Kidney Vetch (Anthyllis vulneraria), wild form, three plants in three 7cm square pots
Kidney Vetch (Anthyllis vulneraria)
An equally attractive plant for the garden or wilderness, Kidney Vetch has round clusters of small flowers which have a characteristic woolly appearance; they are usually yellow, but sometimes orange and red. The leaves are silky and white underneath. It can cope with dry conditions and is found on chalk grassland, cliffs and limestone areas, and around the coast of most of Britain.
Flowering from around April to September, Kidney Vetch is a great source of nectar for adult butterflies and other pollinating insects, as well as being a favourite foodplant of caterpillars of several butterfly species.
It is eaten by caterpillars of the delightful Small Blue Butterfly (Cupido minimus) which as its name suggests is one of our smallest butterflies. Growing on chalk soils, Kidney Vetch faces a constant challenge from aggressive agricultural grasses and other species, and in the absence of gentle grazing of the grass by herbivores may need our help to become established.
At a glance, with its pretty yellow, pea-like flowers Kidney Vetch could be mistaken for Bird's-foot Trefoil, both of which are attractive as a nectar source to Small Blues, Common Blues, and other adult butterflies.

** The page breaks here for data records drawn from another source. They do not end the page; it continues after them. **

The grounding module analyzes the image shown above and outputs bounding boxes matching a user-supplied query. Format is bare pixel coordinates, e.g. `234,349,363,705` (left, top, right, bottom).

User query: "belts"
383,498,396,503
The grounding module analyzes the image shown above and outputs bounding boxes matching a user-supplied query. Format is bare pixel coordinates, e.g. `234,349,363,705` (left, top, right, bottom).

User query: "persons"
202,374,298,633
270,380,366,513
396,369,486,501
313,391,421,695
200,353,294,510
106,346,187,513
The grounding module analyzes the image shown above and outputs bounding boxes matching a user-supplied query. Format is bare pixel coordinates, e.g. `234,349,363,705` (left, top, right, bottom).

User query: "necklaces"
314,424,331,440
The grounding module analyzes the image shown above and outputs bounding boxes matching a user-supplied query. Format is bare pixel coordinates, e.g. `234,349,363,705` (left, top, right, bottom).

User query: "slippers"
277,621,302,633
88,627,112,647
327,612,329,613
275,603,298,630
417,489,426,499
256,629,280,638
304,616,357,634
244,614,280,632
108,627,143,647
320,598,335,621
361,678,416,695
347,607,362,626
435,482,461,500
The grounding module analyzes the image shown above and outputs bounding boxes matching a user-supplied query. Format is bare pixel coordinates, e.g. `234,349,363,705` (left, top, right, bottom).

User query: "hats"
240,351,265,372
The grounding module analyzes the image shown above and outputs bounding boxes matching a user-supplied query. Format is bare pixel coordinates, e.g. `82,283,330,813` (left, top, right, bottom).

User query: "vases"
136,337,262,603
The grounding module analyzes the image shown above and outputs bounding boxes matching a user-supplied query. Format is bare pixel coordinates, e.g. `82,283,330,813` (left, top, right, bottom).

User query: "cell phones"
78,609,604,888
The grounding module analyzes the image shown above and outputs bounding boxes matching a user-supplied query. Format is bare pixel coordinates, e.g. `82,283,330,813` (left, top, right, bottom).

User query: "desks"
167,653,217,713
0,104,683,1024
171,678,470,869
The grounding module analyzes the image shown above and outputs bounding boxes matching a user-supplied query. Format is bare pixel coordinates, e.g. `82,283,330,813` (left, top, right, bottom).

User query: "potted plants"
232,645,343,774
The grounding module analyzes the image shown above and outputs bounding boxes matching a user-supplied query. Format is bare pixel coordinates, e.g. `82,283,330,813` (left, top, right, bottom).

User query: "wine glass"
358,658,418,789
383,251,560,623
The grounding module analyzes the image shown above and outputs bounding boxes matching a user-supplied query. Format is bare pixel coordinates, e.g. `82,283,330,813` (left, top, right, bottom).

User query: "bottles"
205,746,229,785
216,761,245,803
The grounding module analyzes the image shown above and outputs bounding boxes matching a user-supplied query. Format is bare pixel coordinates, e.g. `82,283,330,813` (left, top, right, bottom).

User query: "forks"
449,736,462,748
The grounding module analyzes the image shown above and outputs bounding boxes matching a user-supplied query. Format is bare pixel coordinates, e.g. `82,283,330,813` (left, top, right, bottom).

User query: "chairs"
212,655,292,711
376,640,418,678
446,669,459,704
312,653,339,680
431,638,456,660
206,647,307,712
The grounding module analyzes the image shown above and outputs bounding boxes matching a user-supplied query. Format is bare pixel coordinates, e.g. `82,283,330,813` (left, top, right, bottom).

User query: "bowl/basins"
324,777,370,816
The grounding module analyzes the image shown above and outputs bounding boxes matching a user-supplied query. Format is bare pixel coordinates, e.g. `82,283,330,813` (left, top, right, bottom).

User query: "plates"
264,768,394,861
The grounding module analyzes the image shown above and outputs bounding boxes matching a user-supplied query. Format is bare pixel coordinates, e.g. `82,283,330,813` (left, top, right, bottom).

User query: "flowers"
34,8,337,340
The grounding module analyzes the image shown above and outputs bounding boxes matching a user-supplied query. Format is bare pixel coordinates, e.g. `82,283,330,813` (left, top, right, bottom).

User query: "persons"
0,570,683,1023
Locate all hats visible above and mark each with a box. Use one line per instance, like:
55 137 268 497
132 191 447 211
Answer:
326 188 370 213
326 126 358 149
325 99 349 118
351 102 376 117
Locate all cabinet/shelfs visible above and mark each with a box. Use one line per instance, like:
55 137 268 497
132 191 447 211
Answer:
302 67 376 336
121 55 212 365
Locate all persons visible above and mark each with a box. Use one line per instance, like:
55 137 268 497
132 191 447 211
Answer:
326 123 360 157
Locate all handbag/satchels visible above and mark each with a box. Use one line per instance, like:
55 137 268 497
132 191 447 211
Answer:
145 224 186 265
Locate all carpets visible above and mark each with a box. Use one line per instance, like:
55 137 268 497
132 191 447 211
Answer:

The female Small Blue seeks out Kidney Vetch growing in a sunny sheltered spot on which to lay her eggs which she positions carefully within the flower buds. It is the buds and seed that are eaten by the emerging caterpillars. The caterpillars of two species of butterfly which like the Small Blue are mainly confined to the south of England - the Chalk Hill Blue (Lysandra coridon) and Adonis Blue (Lysandra bellargus) - feed instead on the leaves.
You are purchasing 3 kidney vetch plants (the native species not an agricultural cultivar) in 7 cm square pots that have been grown by us at our nursery in Cupar, Fife, from native seed.